State Police Superintendent Col. Patrick Callahan said one Vineland business was cited by the Alcoholic Beverage Control over the weekend.
He did not name the establishment.
For most people, the new coronavirus causes only mild or moderate symptoms, such as fever and cough.
For some, especially older adults and people with existing health problems, it can cause more severe illness, including pneumonia.
Murphy said officials are sending a letter to Emily Murphy, the administrator of the federal government’s General Services Administration, expressing concerns on vaccine distribution efforts due to the lack of transition coordination for president-elect Joe Biden.
“The time for politics is well passed,” he said. “The time for coming together to save lives is now.”
Also during the briefing, Murphy said officials are offering free, confidential support from NJ Mental Health Cares by calling 866-202-4357, text “NJHOPE” to 51684 or videophone 973-870-0677 for the deaf and hard-of-hearing.
“With everything we’ve endured this year, the stress of the holiday season may be too much for some to bear,” he said.
The next livestreamed briefing is scheduled for Friday.
State officials scheduled a 1 p.m. briefing Monday to update residents on the spread of COVID-19.

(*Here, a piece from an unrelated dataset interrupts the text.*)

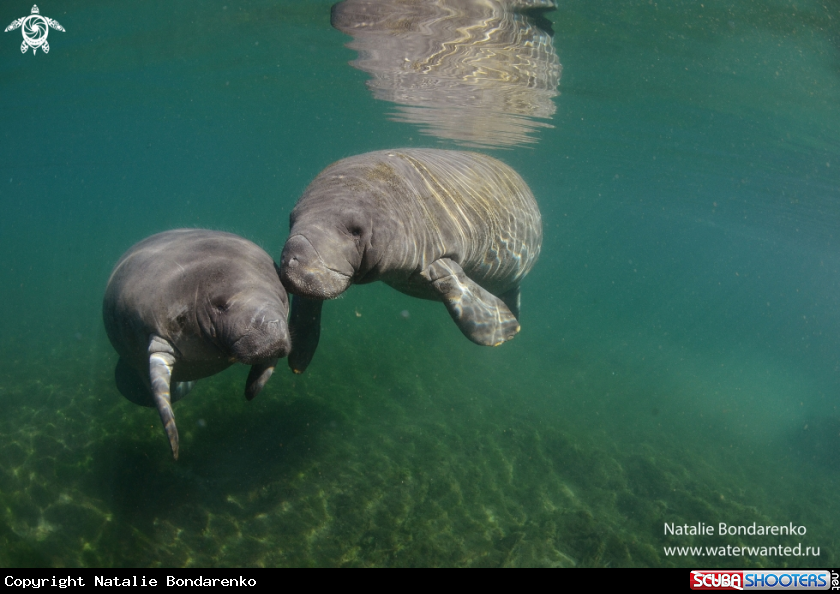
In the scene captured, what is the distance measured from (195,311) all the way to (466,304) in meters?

Appearing for the briefing will be Gov. Phil Murphy, Department of Health Commissioner Judith Persichilli, Department of Health Communicable Disease Service Medical Director Dr. Edward Lifshitz and State Police Superintendent Colonel Patrick Callahan.
In addition, at 7:08 a.m., Murphy is scheduled to appear live on “Good Morning America” on ABC to discuss the state’s response to the new coronavirus.
During an interview with on “Good Morning America” with George Stephanopolous, Gov. Phil Murphy said “some realities that are stark” amid rising COVID-19 cases.
He cited the colder weather, pandemic fatigue and transmission behind the doors of private homes.
“So, we’re pleading with people, keep Thanksgiving really small – immediate family, don’t travel and don’t let your guard down just ‘cause you’re at home,” Murphy said, saying the emphasis is on personal responsibility.
“Assuming we can do it safely and keep our case transmission as low at it has been, I hope we can keep schools open,” he continued, adding officials expect it to get worse before it gets better.
So far, Atlantic County has reported 8,391 cases with 270 deaths and 3,736 cleared as recovered. Cape May County has reported 2,499 cases with 100 deaths and 1,846 designated off quarantine. Cumberland County has reported 4,512 cases with 162 deaths.
For most people, the new coronavirus causes only mild or moderate symptoms, such as fever and cough. For some, especially older adults and people with existing health problems, it can cause more severe illness, including pneumonia.